Dataset content ▸
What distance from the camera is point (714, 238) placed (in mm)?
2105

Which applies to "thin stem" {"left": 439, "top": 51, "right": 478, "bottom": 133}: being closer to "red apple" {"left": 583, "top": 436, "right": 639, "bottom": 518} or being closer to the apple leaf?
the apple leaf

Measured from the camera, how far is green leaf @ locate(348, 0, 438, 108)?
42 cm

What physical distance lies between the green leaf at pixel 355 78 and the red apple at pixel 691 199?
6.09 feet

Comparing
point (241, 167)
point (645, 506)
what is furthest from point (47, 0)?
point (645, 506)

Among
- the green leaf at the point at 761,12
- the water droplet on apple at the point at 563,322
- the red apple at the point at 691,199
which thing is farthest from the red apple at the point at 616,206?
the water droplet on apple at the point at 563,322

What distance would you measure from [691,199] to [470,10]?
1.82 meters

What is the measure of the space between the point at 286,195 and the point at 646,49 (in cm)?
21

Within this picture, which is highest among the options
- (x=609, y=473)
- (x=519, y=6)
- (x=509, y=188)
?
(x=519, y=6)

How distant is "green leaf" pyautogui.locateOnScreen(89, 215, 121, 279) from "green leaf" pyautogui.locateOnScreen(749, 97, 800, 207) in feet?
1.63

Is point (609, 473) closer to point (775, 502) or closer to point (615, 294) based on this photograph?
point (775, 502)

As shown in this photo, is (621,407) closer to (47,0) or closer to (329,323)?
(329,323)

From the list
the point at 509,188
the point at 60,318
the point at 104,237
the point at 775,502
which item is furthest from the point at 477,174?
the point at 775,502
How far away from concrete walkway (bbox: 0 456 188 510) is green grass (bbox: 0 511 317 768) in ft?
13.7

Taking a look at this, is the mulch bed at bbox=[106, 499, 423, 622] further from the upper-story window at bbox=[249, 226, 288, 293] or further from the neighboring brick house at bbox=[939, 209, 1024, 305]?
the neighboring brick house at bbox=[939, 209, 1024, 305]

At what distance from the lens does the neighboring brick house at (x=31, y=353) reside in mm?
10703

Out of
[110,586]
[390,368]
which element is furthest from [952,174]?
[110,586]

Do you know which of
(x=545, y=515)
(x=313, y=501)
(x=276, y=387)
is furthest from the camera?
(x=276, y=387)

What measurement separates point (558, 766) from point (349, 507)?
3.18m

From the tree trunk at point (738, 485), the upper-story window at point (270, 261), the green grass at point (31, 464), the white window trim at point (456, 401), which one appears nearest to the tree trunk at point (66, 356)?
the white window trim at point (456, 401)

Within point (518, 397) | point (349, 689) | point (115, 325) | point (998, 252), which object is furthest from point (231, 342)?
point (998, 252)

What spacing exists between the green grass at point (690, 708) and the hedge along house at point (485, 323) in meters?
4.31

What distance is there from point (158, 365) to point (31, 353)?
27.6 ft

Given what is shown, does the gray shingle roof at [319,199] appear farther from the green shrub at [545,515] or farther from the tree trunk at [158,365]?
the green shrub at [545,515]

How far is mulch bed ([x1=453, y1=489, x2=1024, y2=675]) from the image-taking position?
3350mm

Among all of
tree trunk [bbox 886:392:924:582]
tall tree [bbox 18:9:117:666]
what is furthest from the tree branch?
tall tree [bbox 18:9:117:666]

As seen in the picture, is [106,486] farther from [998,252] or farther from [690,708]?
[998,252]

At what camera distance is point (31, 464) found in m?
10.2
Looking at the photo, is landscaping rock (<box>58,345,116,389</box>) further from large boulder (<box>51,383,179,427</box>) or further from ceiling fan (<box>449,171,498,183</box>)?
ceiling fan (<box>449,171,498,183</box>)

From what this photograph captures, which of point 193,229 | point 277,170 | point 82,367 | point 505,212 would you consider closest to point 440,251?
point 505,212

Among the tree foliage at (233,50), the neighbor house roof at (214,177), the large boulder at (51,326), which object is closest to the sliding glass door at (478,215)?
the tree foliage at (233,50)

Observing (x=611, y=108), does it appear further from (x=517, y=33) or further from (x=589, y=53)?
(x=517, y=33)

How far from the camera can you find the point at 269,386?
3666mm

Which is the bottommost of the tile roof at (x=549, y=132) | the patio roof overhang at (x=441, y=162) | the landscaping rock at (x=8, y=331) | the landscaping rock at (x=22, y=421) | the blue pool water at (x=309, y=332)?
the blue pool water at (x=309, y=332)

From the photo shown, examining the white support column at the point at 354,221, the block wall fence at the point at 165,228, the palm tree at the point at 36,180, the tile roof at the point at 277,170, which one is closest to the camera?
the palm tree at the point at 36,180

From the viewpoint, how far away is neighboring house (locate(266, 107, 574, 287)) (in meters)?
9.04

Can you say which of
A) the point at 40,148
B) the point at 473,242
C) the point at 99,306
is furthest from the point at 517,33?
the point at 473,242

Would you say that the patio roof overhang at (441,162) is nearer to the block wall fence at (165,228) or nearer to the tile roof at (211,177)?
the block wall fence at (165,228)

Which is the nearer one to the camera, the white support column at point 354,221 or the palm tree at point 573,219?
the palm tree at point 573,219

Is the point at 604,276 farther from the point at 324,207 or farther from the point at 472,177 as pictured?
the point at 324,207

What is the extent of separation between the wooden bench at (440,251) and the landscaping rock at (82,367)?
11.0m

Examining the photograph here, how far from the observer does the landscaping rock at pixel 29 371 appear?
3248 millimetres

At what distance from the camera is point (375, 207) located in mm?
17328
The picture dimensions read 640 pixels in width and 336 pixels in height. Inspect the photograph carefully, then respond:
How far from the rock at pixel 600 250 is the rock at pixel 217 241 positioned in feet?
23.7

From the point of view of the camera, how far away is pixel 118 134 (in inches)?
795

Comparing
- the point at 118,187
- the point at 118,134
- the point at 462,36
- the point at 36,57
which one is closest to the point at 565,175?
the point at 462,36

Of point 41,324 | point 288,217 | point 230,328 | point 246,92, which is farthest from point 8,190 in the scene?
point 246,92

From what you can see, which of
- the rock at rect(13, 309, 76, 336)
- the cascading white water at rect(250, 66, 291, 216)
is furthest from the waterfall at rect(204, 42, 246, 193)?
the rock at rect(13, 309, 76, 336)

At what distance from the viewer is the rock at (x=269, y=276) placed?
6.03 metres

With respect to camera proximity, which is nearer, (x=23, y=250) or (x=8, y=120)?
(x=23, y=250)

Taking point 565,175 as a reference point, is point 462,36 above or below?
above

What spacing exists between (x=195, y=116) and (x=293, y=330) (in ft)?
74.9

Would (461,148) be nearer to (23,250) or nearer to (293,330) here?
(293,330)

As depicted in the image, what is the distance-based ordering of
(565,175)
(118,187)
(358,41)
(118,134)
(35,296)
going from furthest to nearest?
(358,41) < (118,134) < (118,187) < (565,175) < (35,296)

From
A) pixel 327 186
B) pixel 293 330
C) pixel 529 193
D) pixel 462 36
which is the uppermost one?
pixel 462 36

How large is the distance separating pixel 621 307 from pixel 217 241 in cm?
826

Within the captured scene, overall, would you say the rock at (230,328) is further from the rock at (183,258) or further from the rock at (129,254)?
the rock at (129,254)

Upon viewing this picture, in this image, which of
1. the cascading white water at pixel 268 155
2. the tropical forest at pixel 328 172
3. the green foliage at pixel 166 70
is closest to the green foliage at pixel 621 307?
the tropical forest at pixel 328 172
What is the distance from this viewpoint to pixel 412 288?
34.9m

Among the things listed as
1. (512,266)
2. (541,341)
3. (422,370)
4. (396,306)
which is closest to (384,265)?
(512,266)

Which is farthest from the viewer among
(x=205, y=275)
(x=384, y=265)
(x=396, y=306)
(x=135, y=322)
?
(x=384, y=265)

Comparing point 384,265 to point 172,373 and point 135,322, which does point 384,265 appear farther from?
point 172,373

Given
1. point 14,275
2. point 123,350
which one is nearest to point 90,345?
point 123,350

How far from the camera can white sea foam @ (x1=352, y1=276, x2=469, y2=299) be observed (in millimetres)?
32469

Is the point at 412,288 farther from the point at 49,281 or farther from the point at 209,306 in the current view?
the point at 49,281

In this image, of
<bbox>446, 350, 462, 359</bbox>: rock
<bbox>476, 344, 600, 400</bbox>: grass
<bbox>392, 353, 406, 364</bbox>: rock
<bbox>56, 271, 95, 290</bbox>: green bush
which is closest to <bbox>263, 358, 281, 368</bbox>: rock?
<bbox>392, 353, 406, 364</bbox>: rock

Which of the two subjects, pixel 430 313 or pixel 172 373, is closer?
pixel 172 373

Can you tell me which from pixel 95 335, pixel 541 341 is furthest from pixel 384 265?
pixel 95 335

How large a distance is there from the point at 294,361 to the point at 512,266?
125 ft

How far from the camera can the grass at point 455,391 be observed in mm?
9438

Given problem ▸ Render the records as a JSON list of strings, one string per line and blank lines omitted, beginning at the line that contains "Can you tell" and ending at the end of the records.

Expected output ▸
[
  "Can you tell me which from pixel 95 335, pixel 541 341 is furthest from pixel 384 265?",
  "pixel 95 335",
  "How large a distance is there from the point at 294,361 to the point at 512,266?",
  "125 ft",
  "How far from the camera can the grass at point 455,391 be observed in mm?",
  "9438"
]